Da qualche parte Questo movimento è stato paragonato alle rivoluzioni del 1848 in Europa, che segnarono la definitiva consacrazione della borghesia sulla scena politica. L'analogia, tuttavia, è scorretta: i Paesi arabi hanno già avuto il loro 1848, la loro “rivoluzione nazionale”. Più precisamente l'Egitto lo ha vissuto nel 1952, con l'ascesa al potere di Nasser. In tutti questi paesi le borghesie nazionali hanno clamorosamente fallito l'obiettivo di garantire una reale indipendenza nazionale e uno sviluppo dei rispettivi paesi.

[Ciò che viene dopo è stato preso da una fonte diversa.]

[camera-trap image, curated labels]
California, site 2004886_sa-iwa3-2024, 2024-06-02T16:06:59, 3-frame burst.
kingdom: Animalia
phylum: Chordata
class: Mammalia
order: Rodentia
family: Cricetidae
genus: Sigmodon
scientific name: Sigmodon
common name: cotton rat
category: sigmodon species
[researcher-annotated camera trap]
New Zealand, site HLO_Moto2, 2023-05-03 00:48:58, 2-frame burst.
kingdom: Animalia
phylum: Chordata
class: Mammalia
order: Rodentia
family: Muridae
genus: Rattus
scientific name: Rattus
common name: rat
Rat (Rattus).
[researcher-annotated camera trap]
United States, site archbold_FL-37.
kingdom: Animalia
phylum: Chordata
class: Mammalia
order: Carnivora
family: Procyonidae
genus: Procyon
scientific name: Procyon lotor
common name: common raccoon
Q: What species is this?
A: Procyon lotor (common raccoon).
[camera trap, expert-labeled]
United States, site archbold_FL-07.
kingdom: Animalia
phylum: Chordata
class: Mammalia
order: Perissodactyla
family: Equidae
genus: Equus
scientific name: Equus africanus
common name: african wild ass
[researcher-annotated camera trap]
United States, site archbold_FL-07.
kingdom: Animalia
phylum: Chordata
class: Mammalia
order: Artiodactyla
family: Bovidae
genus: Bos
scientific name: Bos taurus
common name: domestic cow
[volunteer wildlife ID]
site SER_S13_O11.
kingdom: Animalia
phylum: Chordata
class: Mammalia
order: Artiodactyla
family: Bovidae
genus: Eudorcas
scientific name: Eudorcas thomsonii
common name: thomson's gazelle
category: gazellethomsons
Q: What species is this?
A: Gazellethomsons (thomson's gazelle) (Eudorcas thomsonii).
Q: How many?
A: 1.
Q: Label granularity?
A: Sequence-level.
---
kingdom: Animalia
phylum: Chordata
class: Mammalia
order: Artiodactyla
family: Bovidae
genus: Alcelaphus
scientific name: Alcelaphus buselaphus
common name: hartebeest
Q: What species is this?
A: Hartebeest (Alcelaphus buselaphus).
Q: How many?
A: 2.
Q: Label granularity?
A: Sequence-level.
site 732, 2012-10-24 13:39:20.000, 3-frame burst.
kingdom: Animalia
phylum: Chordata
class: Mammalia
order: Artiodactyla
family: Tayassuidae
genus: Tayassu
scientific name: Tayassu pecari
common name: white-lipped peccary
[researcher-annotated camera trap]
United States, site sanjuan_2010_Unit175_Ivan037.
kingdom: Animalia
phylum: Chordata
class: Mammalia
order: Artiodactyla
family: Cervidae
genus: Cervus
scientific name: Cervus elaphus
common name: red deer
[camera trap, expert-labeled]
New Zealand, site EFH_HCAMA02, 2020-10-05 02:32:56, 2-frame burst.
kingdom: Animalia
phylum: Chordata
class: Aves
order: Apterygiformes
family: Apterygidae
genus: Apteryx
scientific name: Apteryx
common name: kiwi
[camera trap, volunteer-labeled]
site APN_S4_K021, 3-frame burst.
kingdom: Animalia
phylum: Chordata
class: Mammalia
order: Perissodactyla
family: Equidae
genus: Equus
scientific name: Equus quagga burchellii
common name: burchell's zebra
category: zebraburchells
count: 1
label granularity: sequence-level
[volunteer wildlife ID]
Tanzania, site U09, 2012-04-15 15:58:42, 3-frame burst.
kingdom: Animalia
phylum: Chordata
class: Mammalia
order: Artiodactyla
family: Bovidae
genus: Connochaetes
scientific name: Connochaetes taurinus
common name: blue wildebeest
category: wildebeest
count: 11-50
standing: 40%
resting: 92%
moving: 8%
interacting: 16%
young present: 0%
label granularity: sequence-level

Oggi è iniziata una nuova rivoluzione araba, dove la classe operaia è, in tutti i Paesi, la vera forza motrice della rivoluzione. Se, fin dall'inizio, le rivendicazioni delle rivoluzioni tunisina ed egiziana sono state di natura democratica, tese a conquistare diritti civili negati, ben presto esse si sono intrecciate con rivendicazioni sociali e rivoluzionarie. I settori più avanzati del movimento stanno ponendo la questione dell'esproprio delle proprietà di Mubarak e della cricca al potere con lui per trent'anni. Le forze di sinistra che si stanno riorganizzando, dovrebbero affiancare l'esproprio delle multinazionali che hanno sostenuto la dittatura. Lo slogan “rivoluzione fino alla vittoria” deve riempirsi di questi contenuti. Il nuovo “panarabismo” potrà imporsi solo se sarà chiaramente rivoluzionario e anticapitalista.